▸ Directions for this task
Although the entries contain pictures, the copy should hold only their exact text.

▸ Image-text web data
- - -

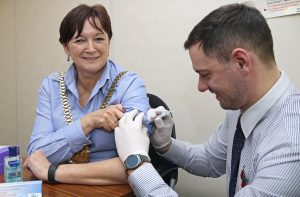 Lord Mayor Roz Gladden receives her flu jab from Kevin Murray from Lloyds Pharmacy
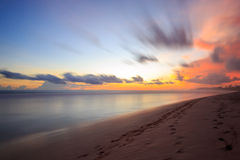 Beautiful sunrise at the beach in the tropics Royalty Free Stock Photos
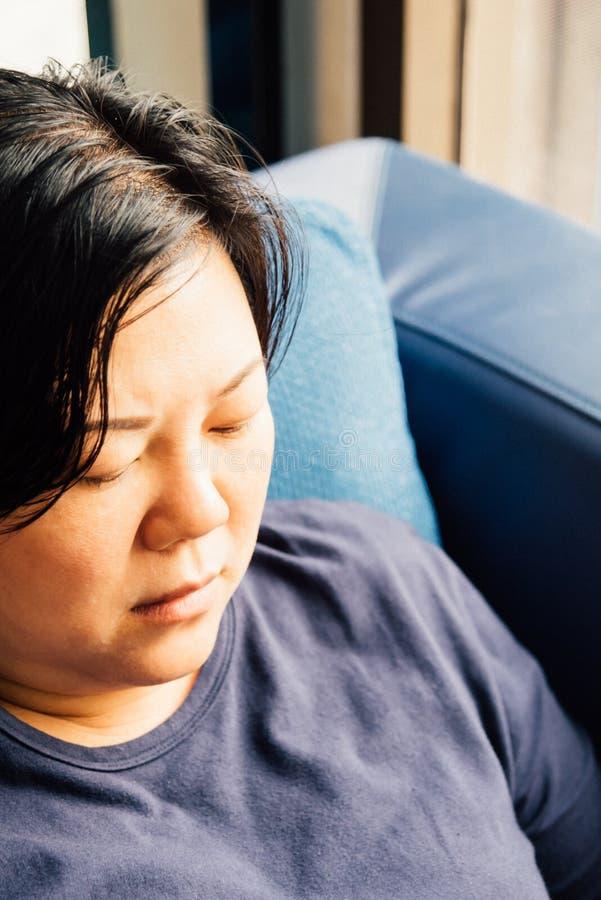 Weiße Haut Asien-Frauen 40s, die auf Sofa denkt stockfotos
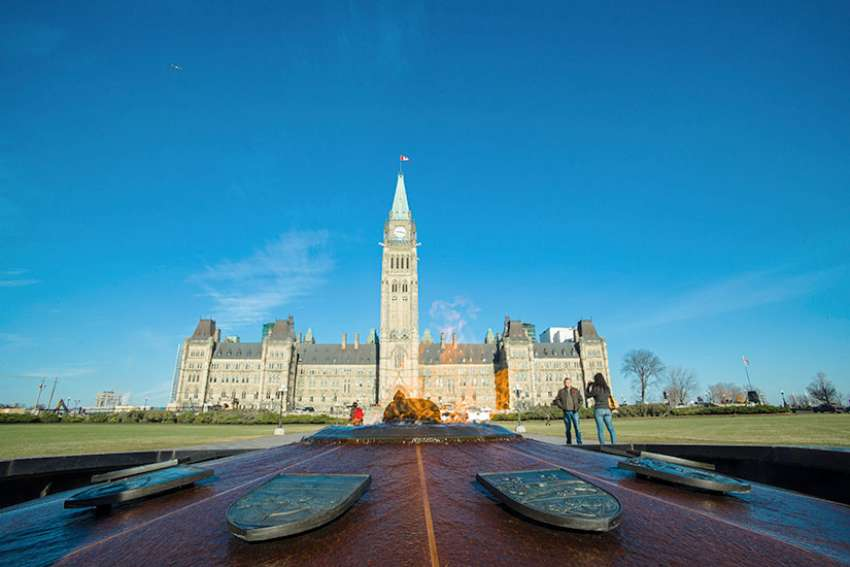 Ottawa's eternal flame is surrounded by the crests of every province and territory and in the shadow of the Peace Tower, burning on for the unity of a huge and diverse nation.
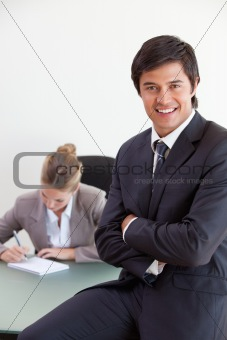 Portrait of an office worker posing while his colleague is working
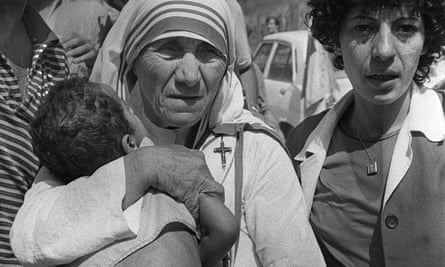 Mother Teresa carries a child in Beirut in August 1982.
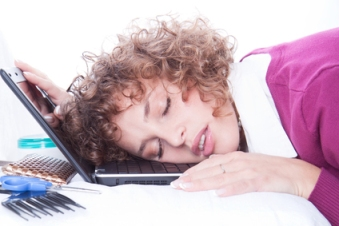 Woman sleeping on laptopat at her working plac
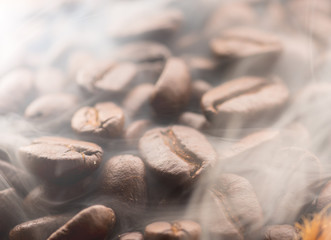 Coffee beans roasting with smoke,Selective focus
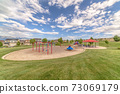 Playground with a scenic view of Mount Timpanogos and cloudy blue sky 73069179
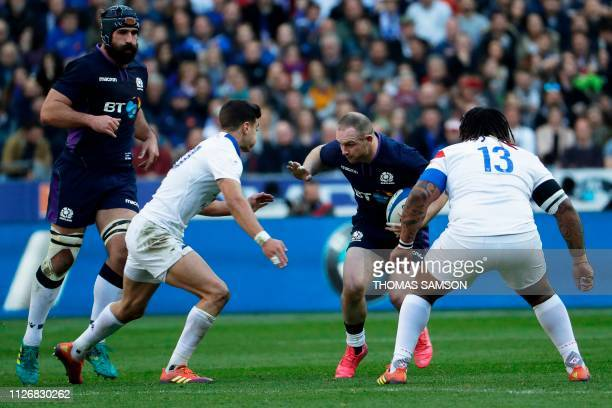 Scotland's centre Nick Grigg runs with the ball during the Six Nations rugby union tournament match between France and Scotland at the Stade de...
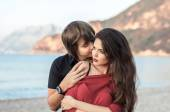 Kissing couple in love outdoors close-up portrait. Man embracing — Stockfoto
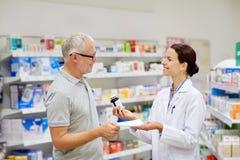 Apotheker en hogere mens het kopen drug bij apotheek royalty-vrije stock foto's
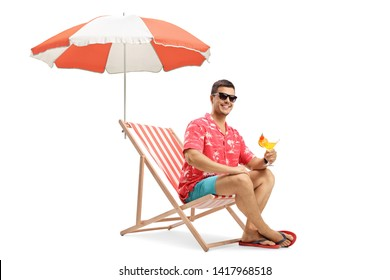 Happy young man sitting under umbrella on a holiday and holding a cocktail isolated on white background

- - -

▸ The answer
 Lord Mayor Roz Gladden receives her flu jab from Kevin Murray from Lloyds Pharmacy
 Beautiful sunrise at the beach in the tropics Royalty Free Stock Photos
 Weiße Haut Asien-Frauen 40s, die auf Sofa denkt stockfotos
 Ottawa's eternal flame is surrounded by the crests of every province and territory and in the shadow of the Peace Tower, burning on for the unity of a huge and diverse nation.
 Portrait of an office worker posing while his colleague is working
 Mother Teresa carries a child in Beirut in August 1982.
 Woman sleeping on laptopat at her working plac
 Coffee beans roasting with smoke,Selective focus
 Playground with a scenic view of Mount Timpanogos and cloudy blue sky 73069179
 Scotland's centre Nick Grigg runs with the ball during the Six Nations rugby union tournament match between France and Scotland at the Stade de...
 Kissing couple in love outdoors close-up portrait. Man embracing — Stockfoto
 Apotheker en hogere mens het kopen drug bij apotheek royalty-vrije stock foto's
 Happy young man sitting under umbrella on a holiday and holding a cocktail isolated on white background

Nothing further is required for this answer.